現代科学の限界
科学の力は、人間の理想は、真に人間を救えますか?
いつの日か、自動人形に心を埋め込む――僕はそんな科学者になりたい。
食事が終わるとお母さんは食器を片付けてくれる。
僕だってそれくらい自分で出来るのにお母さんは、
「これが私の勤めでございますから」
いつだってこの一点張り。
そこが自動人形らしいといえばらしいのかもしれないけど……。
キッチンから、スポンジが食器を擦る音が聞こえてくる。キュキュッ、というそれがとても心地良い。
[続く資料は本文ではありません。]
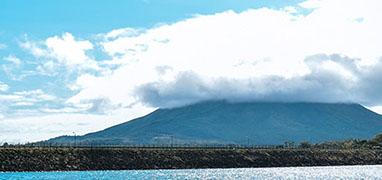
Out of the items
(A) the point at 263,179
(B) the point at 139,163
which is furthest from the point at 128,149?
(A) the point at 263,179

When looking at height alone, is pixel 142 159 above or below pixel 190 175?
above

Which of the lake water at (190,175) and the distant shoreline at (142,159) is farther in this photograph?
the distant shoreline at (142,159)

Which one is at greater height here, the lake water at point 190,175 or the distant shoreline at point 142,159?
the distant shoreline at point 142,159

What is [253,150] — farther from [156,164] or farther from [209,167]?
[156,164]

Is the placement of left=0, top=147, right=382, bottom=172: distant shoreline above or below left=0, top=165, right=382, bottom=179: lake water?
above

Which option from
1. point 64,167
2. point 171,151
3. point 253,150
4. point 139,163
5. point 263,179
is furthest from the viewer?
point 253,150

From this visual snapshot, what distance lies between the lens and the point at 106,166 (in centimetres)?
15950

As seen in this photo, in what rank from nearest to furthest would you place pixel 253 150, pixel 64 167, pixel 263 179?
pixel 263 179 < pixel 64 167 < pixel 253 150

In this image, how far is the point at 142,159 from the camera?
554ft

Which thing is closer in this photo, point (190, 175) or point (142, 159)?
point (190, 175)

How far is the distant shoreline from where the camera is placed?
153375mm

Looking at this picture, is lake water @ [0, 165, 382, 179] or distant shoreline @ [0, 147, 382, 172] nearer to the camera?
lake water @ [0, 165, 382, 179]

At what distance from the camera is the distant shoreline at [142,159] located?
153375mm

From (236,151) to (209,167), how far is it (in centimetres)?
1900
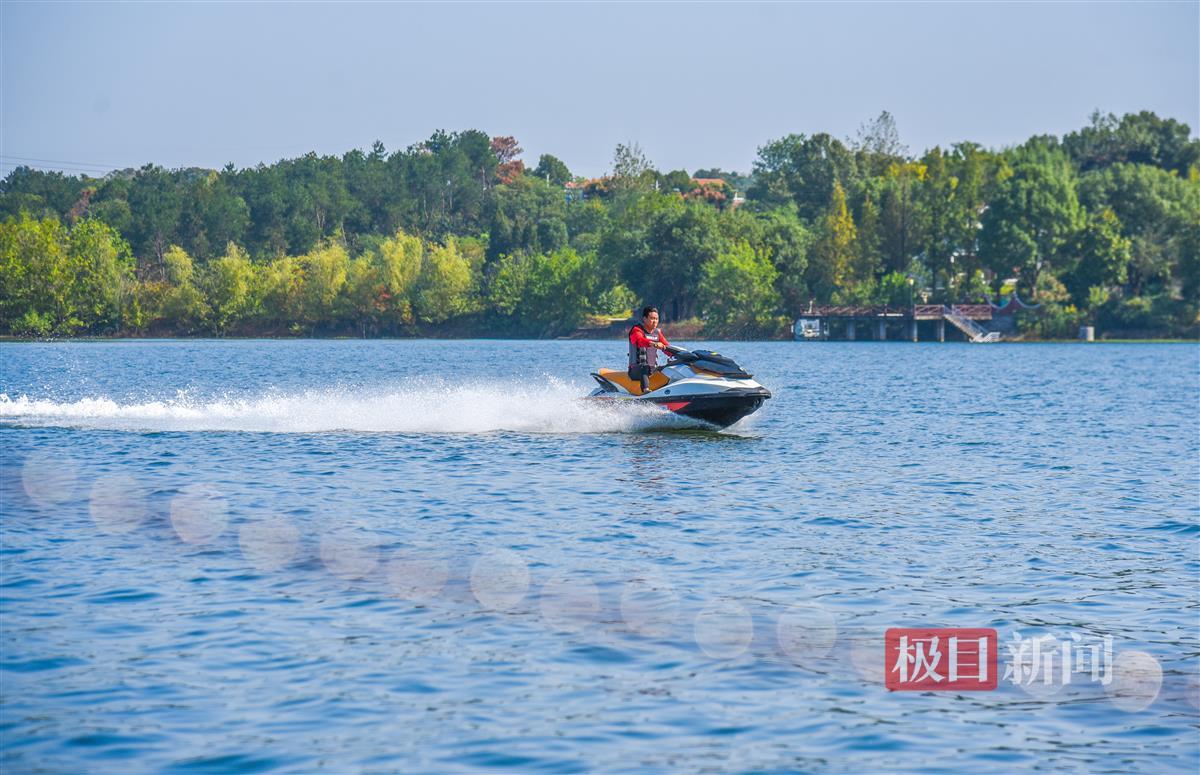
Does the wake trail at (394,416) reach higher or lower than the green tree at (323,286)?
lower

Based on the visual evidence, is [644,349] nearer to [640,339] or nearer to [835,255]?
[640,339]

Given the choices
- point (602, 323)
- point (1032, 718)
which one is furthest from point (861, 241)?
point (1032, 718)

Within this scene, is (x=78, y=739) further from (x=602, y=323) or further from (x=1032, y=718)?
(x=602, y=323)

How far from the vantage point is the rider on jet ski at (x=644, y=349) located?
27.1m

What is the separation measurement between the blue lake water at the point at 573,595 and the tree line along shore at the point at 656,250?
98.1m

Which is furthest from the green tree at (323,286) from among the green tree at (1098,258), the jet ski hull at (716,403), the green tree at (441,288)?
the jet ski hull at (716,403)

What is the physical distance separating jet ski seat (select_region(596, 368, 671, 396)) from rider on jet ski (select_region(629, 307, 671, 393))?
99 millimetres

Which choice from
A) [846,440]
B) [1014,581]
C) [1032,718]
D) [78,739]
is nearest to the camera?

規則的に聞こえていた音が止むと、今度は食器を洗い流す水音が聞こえてくる。
どこの家庭にもあるであろうこの時間が、僕は何よりも好きだった。
それには、僕が孤児であったという事も、お母さんが自動人形であるという事も、忘れさせる穏やかさがある。
全ての音が止まった時、僕は意を決してお母さんに声を掛けた。
「お母さん、僕の名前を呼んで」
何度願い、叶わなかったか分からないこの想い。恐らく今日も叶わないであろう事を分かっていながらも、僕は口にせずにはいられないんだ。
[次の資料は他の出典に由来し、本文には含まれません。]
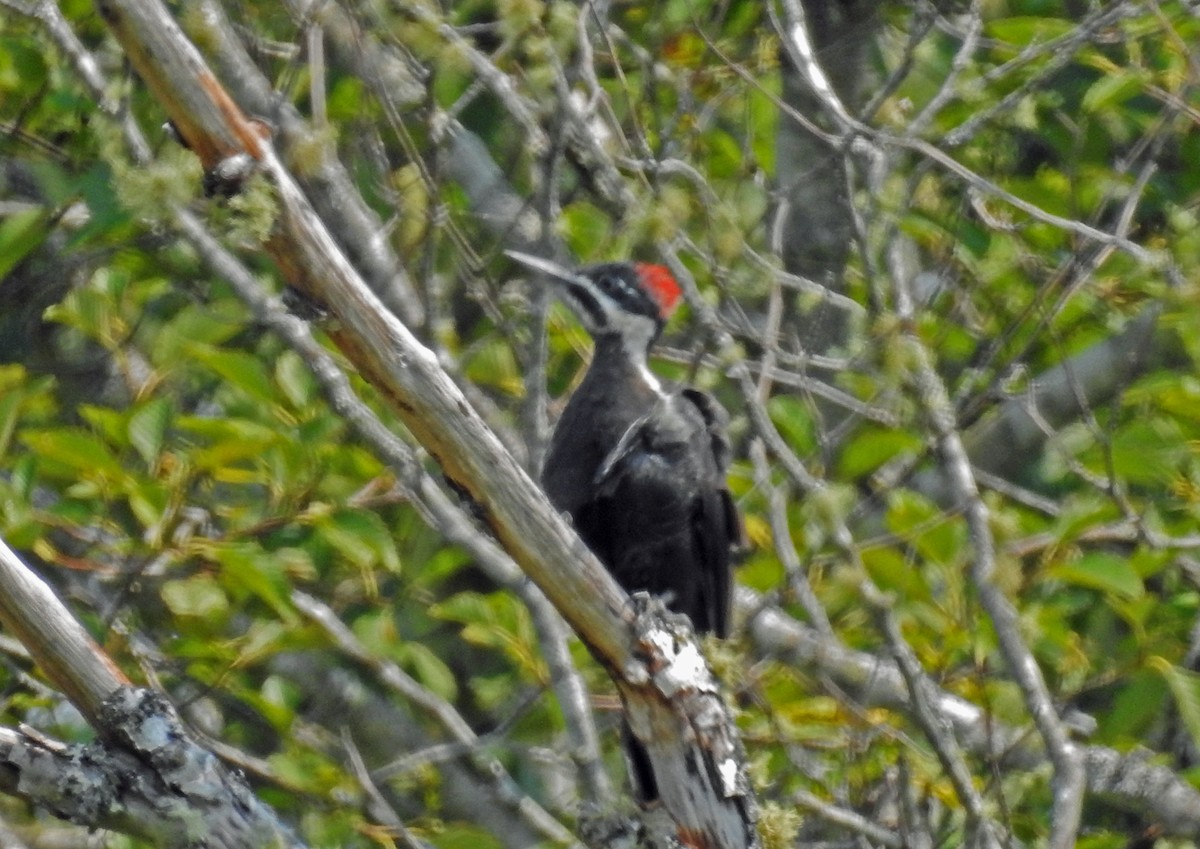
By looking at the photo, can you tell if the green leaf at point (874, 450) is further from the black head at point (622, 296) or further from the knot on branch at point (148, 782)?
the knot on branch at point (148, 782)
お母さんはゆっくりと振り返り僕を見ると、静かに口を開いた。
あぁ、この口の形は。
「畏まりました、ご主人様」
やっぱり――分かっていたけど、僕は思わず項垂れた。
従順だけど感情の起伏がなく、唯一人の相手にしか表情を見せない、自動人形の性に。
そして……僕の名前が、未だにインプットされていない事に。
「お母さん、僕は科学者になるよ」
僕にはさっきのお母さんの言葉を、初めて放たれた日から、抱いていた夢がある。
「さようでございますか」
サファイアを思わせる蒼い瞳は冷たいままで、声も相変わらず機械的。だけど、それでもいいんだ。
いつか僕がその瞳と声に、温もりを与えるから。
僕の夢――それは、自動人形を開発した者を越える科学者になり、彼女達に心を与える事。
現代科学ではそれは未だ不可能。けれど科学は日々進歩している。
その事はもしかすると彼の者の意にはそわないかもしれないし、必ずしも成功するとも限らない。
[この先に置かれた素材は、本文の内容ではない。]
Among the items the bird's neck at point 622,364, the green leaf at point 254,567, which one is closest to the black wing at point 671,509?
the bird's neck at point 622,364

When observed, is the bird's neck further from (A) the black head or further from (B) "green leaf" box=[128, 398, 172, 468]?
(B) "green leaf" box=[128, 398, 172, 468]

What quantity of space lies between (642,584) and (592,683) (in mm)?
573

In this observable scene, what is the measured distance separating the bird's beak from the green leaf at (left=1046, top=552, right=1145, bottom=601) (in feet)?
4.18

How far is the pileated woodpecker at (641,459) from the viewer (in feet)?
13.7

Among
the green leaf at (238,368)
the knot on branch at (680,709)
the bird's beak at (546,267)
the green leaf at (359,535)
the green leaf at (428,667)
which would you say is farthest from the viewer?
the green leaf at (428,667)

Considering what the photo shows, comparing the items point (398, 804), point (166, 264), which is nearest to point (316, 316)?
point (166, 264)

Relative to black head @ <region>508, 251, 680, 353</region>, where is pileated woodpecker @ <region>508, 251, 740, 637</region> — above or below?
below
けれど時代は確実に変わって来ている。二十一世紀でなら失敗したであろう事も、二十二世紀である今、そして今より先の未来では成功するかもしれない、そう僕は信じている。
「お母さん、いつかきっと、心をあげるからね」
「畏まりました、ご主人様」
返ってくるのはいつも通りの言葉。今のお母さんには、きっと僕の想いは理解されていないだろう。
科学で心を造る――それこそ禁忌であり、非科学的だと非難を受けるであろう事は、容易に想像がつく。
けれど限界に挑戦して、いつの日かその想いが叶うなら。また、僕と同じような境遇の子供達の願いが叶うなら。
僕にとって、それ以上幸せな事はないんだ――。